閉じられた記憶が揺さぶられている気がする。なんだろう、もう少しで思い出せそうだけど…
「リン、入るぞ」
声が聞こえて顔を上げると声の主であるユーマが部屋に入ってきた。
「む?また隅でうずくまってるのか」
「ユーマ」
「しおりちゃんがリンがなんだか元気がないって心配してたぞ」
よいしょ、とユーマは私の隣に腰を下ろす。シオリに心配をかけてしまったなんて申し訳ない。あとで謝らなければ。
「どうしたんだ?何か思い出したのか?」
「いえ、ちゃんとは思い出せていないんですけれど…」
だけど多分、この気持ち悪さは思い出せていない記憶に関係があるのだろう。あの親子に対して抱いた感情の答えはまだ見つけられずにいた。
「今日、外で母親と子供に遭遇しました」
「ふむ?」
「その親子はとても仲睦まじくて、本当に幸せそうで。…私はその親子を見てかなしいと思ったんです」
「かなしい?」
「はい。どうしてかは分からないんですけど…」
ユーマが不思議そうな声を上げる。それは至極当然のことだ。どうして幸せそうな家族を見てそんな感情を抱くのか。だけど私は本当にかなしい気持ちになってしまった。それは今も…
「……もしかしてだけど」
ユーマが静かに口を開く。
「リン。親が死んでるんじゃないか?」
「え、どういうことですか?」
「…おれもちょっとだけ気持ちがわかるから」
そう言ってユーマは自身の左手を私に向ける。意図が読み取れなくて首を傾げるとユーマは微かに微笑んでくれた。
「これ、おれの親父の形見なんだ」
「ユーマのお父さんの…?」
「うん。おれ昔ヘマして死にかけたんだ。そんなおれを自分の命と引き換えに親父は助けてくれた」
ユーマの言葉になんて声をかけていたか分からず沈黙しているとユーマはそんな私に言葉を続けてくれる。

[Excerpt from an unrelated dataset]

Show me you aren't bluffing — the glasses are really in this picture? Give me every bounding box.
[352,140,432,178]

「今はもう慣れたけどやっぱり最初の頃はおれも親子とか見るのはキツかったからな。まあ、これはおれの推測ですが」
「ユーマのお父さんは、」
ん?とユーマが私の顔を覗き込んでくる。正解なんてきっとユーマのお父さんにしか分からない。こんなことを口にしていいのかも分からない。だけど、きっと──
「ユーマのお父さんはユーマのことが大好きだったんですね」
「…ふむ?」
「きっと、自分の命より大切でかけがえのない存在だったんです」
たとえ自分が命を落とすと分かっていても行動をせずにはいられない。私はそんな彼らの在り方にいつからか焦がれて、羨ましいと。そして何より愛おしいと思っ て ──
『ロック 3解除』
頭の中であの電子音が響く。それと同時に今までとは比べものにならない情報が開示された。
そう、そうだ。わた わた シ は、
「リン?」
ユーマの声が酷く遠くに聞こえる。だめだ、これは、一度に収集出来る情報量を越えていて起動したままでは処理しきれない。
「リン!」
ユーマの声に応えることも出来ないまま私の意識は強制的にシャットダウンされるのだった。